- Aim of the exercise
Pull out every line of the entries below that contains the string "door", and copy each one in full. Treat the match as case-sensitive.

- Input material
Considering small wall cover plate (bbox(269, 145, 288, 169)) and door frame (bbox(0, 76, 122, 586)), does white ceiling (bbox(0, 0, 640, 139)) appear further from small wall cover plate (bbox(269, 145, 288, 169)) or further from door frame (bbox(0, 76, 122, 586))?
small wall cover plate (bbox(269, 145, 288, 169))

...

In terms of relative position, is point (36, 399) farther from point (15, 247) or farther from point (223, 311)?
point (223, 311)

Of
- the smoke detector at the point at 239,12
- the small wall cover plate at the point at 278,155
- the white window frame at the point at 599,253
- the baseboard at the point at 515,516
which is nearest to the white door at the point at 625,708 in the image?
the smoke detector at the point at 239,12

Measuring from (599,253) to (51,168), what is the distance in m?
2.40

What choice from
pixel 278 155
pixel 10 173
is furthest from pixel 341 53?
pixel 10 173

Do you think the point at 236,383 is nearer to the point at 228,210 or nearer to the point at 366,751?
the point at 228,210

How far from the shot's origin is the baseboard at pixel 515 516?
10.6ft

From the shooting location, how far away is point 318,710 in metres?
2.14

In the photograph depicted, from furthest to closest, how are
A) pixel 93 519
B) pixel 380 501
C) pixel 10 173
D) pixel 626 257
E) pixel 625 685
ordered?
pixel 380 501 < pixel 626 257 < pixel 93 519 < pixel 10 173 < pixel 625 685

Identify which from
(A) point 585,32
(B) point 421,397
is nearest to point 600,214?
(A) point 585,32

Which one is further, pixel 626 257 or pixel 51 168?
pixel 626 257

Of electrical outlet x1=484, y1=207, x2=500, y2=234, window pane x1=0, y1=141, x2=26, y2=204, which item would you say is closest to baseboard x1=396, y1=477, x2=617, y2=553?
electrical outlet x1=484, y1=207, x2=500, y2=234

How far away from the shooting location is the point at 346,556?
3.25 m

--

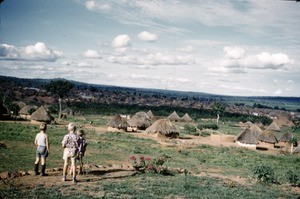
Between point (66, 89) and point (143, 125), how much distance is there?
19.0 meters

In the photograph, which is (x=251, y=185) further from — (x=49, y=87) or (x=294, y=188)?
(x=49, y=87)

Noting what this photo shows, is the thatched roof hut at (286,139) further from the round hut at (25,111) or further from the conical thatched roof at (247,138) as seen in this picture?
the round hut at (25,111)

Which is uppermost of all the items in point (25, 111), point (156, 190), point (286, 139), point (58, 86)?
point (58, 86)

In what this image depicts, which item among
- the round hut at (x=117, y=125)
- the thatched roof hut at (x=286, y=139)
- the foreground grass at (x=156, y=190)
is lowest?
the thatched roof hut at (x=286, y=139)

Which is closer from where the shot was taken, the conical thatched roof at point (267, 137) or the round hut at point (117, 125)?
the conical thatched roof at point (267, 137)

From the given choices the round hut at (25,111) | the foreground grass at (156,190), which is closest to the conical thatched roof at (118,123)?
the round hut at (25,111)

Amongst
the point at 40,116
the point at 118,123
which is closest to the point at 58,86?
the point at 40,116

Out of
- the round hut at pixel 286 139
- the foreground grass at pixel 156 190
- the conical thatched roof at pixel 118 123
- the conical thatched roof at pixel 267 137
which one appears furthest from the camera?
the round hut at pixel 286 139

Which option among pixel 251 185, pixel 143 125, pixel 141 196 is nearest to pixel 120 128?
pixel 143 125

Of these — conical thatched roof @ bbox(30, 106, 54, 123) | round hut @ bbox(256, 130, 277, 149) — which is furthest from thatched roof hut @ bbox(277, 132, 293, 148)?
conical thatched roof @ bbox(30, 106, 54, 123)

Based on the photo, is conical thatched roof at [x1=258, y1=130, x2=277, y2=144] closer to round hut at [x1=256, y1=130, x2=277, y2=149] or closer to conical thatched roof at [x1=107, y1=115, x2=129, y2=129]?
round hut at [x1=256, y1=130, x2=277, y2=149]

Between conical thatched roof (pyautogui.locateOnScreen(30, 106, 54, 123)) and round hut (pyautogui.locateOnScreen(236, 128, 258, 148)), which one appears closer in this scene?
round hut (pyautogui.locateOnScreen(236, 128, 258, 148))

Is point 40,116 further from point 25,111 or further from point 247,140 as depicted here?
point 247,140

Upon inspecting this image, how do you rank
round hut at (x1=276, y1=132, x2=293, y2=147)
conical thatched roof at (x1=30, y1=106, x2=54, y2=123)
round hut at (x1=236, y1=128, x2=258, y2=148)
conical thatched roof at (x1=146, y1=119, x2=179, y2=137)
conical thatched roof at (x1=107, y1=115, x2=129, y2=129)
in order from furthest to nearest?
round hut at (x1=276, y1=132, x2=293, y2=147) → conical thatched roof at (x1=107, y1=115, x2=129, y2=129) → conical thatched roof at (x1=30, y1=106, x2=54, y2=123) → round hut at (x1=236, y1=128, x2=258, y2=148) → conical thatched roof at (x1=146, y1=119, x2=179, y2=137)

- Output below
Considering small wall cover plate (bbox(269, 145, 288, 169)) and door frame (bbox(0, 76, 122, 586)), does white ceiling (bbox(0, 0, 640, 139)) appear further from small wall cover plate (bbox(269, 145, 288, 169)) or further from door frame (bbox(0, 76, 122, 586))?
which is nearest to the white door at the point at 625,708 in the image?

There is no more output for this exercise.